Soap bubble physics are stunning

Soap bubble physics are stunning

Bubbles are everywhere. They do not just fascinate individuals. Science is also looking into it with great attention. Their physique is indeed particular: a new study highlights one of these particularities.

At New Year, the bubbles are (moderately) in champagne. But they are actually everywhere, every day. In carbonated water, of course, but also when you use soap, in children’s bubble guns, and in many other circumstances such as condensation on the windows in case of humidity. Many researchers are interested to their physique — which is quite amazing.

The latest study, published on December 19, 2022, is signed by a group of French scientists, based at the University of Paris-Saclay. François Boulogne, Frédéric Restagno and Emmanuelle Rio have studied the surface temperature variations of bubbles.

8 degrees difference between bubble and ambient temperature

The temperature variation identified in this publication is not the least: on the surface of a bubble, the very delicate film that constitutes it can go down to 8 degrees Celsius below the ambient temperature. The French team therefore put the bubbles to the test by preparing a cocktail of washing-up liquid, water and glycerol, whose composition and exposure conditions they regularly modified. The objective is to understand this cooling and its potential extent.

Bubbles form on all sorts of occasions. // Source: Pexels

When we sweat, we lose water by evaporation: this serves to cool the body. The same thing happens in a bubble, which loses liquid by evaporation, releasing energy. The temperature of the bubble therefore begins by falling during this process (until this difference of 8 degrees), but then it rises until it reaches ambient temperature. The French scientists have also noticed that two parameters change the extent of the variation: the ” relative humidity » of the place and the « initial concentration of glycerol “.

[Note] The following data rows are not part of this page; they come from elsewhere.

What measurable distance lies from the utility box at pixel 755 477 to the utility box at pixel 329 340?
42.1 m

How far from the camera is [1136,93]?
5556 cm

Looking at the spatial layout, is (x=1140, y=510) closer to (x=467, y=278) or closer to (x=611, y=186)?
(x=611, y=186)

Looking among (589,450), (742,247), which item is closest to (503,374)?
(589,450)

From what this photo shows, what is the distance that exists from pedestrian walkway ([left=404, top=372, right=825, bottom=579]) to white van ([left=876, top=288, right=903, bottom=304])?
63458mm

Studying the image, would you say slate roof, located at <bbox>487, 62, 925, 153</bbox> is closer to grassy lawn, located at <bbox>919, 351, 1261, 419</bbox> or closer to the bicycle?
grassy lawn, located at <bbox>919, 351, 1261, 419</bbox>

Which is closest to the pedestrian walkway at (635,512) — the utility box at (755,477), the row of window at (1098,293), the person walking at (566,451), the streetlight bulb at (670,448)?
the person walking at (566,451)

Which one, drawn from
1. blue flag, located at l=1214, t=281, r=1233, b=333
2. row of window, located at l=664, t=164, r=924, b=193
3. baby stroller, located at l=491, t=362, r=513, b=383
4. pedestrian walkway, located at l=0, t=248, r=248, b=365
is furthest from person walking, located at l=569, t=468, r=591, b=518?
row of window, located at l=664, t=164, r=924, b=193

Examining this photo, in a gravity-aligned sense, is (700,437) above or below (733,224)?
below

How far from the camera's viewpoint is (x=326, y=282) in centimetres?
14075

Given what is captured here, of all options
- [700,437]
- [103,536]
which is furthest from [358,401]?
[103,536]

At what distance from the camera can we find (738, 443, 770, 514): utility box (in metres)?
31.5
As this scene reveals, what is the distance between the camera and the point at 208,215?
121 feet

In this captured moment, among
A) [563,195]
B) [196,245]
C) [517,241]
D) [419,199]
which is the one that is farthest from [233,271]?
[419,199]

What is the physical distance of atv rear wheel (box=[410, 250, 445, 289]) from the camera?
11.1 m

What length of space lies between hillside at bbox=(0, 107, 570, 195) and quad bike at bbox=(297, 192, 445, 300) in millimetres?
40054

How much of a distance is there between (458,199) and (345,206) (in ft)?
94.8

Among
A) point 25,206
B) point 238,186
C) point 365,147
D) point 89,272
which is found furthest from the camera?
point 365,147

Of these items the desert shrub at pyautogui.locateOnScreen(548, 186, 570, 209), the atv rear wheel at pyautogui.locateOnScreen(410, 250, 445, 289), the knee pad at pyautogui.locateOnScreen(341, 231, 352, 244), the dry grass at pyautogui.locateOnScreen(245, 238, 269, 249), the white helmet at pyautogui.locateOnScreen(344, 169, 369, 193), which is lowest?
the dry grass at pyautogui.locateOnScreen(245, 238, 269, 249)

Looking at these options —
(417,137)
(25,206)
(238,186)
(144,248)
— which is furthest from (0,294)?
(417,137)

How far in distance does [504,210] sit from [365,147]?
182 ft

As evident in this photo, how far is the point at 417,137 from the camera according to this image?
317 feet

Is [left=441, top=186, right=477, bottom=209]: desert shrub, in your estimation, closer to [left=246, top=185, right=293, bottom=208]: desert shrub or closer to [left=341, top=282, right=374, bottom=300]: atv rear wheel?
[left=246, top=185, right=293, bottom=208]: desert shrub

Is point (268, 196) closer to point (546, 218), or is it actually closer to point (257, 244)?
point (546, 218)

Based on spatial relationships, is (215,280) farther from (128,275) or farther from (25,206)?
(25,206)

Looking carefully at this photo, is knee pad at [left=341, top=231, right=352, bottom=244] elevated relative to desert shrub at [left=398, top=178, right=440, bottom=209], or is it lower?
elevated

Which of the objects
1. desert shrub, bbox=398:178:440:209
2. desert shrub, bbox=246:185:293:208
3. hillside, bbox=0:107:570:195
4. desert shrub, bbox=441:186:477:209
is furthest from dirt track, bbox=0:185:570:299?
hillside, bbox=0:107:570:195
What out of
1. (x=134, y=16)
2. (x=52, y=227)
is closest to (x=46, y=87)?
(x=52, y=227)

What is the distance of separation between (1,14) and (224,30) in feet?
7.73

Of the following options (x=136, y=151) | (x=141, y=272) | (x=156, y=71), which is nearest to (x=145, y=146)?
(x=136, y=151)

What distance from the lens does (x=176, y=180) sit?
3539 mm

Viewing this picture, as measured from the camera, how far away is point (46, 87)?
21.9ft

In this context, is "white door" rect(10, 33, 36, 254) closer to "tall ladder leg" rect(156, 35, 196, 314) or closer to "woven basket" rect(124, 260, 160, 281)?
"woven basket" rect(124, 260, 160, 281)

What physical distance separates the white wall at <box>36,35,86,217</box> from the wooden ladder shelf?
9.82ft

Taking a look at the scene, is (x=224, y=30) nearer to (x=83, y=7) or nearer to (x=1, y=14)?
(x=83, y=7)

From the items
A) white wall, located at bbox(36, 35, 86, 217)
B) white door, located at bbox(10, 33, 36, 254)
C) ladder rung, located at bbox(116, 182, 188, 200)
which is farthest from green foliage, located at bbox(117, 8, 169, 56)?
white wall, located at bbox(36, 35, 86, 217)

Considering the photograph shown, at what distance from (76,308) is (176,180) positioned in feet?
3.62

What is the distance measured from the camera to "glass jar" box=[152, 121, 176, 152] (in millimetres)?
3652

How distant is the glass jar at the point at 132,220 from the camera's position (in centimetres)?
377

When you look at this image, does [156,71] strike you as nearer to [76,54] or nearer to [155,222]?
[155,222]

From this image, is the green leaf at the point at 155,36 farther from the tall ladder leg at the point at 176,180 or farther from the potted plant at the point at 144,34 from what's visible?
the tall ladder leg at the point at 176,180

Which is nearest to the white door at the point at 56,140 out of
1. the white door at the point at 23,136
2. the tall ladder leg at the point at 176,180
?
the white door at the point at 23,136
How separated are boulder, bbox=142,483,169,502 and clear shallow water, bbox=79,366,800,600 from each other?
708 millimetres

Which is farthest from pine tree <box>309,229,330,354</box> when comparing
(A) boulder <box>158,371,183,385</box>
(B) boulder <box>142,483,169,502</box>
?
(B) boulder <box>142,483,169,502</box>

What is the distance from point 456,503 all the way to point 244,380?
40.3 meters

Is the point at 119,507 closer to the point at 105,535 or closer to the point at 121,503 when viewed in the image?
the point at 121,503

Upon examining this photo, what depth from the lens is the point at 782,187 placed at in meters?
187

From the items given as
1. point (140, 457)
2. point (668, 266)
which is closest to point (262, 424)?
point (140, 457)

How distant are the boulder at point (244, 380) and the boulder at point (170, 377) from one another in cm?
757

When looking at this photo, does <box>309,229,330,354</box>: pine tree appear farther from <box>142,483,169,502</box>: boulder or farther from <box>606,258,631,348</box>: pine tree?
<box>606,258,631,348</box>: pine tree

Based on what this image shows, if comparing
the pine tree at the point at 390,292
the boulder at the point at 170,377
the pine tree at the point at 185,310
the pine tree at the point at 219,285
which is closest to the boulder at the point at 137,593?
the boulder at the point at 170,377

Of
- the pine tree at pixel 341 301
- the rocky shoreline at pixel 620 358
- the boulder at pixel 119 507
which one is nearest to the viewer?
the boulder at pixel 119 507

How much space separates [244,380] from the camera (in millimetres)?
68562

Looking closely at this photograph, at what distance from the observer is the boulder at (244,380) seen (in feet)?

Based on these discoveries, the research team was able to build a model of the formation and evolution of bubbles (and more generally of the soapy “films” that can form). ” We emphasize that this cooling effect is significant and should be carefully considered in future studies of soap film dynamics. “say the scientists. Yes, because bubbles can be involved in many manufacturing processes on an industrial scale: understanding their evolution is also a matter of their mastery.

But there is also something to marvel at in all of this. The next time you brush your hand against a soap bubble, while washing the dishes, for example, you will know that an amazing physical mechanism is taking place under your hand. And a mechanism of which we are only now beginning to understand certain elements: this study is the first of its kind regarding the temperature variations of bubbles.